Trump Exhaustion Syndrome
Briefly

"After all, do undocumented immigrants with purported gang tattoos truly deserve due process? Is it really so bad to urge citizens to turn on their neighbors and co-workers for saying something outrageous? And is it problematic to punish journalists for reporting facts that the government would rather keep hidden? ( Yes, yes, and yes! come the emphatic cries of constitutional-law experts, civil-liberties advocates, and others who care about this sort of thing.)"
"Or, as the former Trump adviser Steve Bannon put it to me, the Overton window is moving so far, so quickly, that the more apt way to understand Trump's strategy is: "Fuck the Overton window." Bannon continued: "He's driving deep. Remember, our strategy-I say it every day-is maximalist, a maximalist strategy. You have to take it however deep you can take it and, quite frankly, until you meet resistance. And we haven't met any resistance.""

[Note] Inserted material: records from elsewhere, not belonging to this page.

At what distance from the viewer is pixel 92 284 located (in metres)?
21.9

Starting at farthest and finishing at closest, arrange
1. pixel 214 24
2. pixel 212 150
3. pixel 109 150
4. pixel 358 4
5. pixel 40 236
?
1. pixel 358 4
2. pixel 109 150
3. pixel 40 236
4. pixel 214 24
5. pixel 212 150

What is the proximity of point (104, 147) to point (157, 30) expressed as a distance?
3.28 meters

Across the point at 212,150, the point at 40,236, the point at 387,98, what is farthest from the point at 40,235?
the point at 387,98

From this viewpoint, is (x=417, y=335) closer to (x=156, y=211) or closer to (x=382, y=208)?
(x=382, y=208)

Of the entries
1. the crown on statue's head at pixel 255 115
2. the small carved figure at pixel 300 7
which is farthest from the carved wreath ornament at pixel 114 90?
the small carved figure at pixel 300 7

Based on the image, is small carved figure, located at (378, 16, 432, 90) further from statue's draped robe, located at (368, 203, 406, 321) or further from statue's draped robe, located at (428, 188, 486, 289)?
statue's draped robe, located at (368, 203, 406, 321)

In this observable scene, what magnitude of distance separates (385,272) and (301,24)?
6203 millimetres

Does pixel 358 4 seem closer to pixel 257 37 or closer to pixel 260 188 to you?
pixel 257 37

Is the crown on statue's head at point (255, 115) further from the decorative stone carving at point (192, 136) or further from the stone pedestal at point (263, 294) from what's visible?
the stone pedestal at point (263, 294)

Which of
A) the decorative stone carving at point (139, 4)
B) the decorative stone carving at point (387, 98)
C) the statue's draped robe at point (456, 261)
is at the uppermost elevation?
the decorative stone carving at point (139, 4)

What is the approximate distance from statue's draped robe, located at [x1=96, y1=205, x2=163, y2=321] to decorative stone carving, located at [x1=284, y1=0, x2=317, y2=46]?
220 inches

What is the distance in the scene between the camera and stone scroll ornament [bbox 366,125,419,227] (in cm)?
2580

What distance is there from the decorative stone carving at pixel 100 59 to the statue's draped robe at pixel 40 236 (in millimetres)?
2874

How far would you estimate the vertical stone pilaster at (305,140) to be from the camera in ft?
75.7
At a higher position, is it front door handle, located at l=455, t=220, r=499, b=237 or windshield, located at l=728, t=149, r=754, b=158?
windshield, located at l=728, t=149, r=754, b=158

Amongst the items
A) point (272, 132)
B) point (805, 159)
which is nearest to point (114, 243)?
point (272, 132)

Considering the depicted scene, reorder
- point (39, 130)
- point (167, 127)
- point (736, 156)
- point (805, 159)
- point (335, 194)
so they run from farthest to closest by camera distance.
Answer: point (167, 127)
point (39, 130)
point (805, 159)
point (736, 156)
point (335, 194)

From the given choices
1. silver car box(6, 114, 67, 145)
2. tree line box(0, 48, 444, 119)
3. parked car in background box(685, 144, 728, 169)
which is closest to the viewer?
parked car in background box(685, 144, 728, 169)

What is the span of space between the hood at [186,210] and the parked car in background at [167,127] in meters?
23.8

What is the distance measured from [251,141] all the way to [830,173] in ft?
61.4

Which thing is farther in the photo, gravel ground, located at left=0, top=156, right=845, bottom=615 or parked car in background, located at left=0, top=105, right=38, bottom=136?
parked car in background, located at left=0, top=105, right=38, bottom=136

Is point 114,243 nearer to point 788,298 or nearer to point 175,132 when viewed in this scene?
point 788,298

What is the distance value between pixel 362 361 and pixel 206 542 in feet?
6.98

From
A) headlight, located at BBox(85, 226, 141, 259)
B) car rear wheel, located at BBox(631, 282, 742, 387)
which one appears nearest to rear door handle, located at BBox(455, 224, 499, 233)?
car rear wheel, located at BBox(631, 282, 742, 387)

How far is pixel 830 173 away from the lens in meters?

"A year into Trump's second term, the emboldened president's maximalist strategy-pushing every norm to its most elastic, and then a bit beyond, and from that new breaking point pushing yet again-conjures the boiling-frog theory, in which a frog placed in boiling water will immediately hop out, but a frog placed in cool water that is slowly heated will complacently boil to death."
Significant portions of the population have been persuaded that the gradual erosion of rights is acceptable. Authorities question due process for undocumented immigrants with purported gang tattoos, encourage citizens to police neighbors and co-workers for speech, and punish journalists who report inconvenient facts. In a second term, the president pursues a maximalist strategy that repeatedly stretches and breaks norms, pushing beyond new breaking points. The tactic functions like the boiling-frog phenomenon, desensitizing the public to incremental harms. Steve Bannon frames the approach as rejecting the Overton window and driving deep until resistance appears.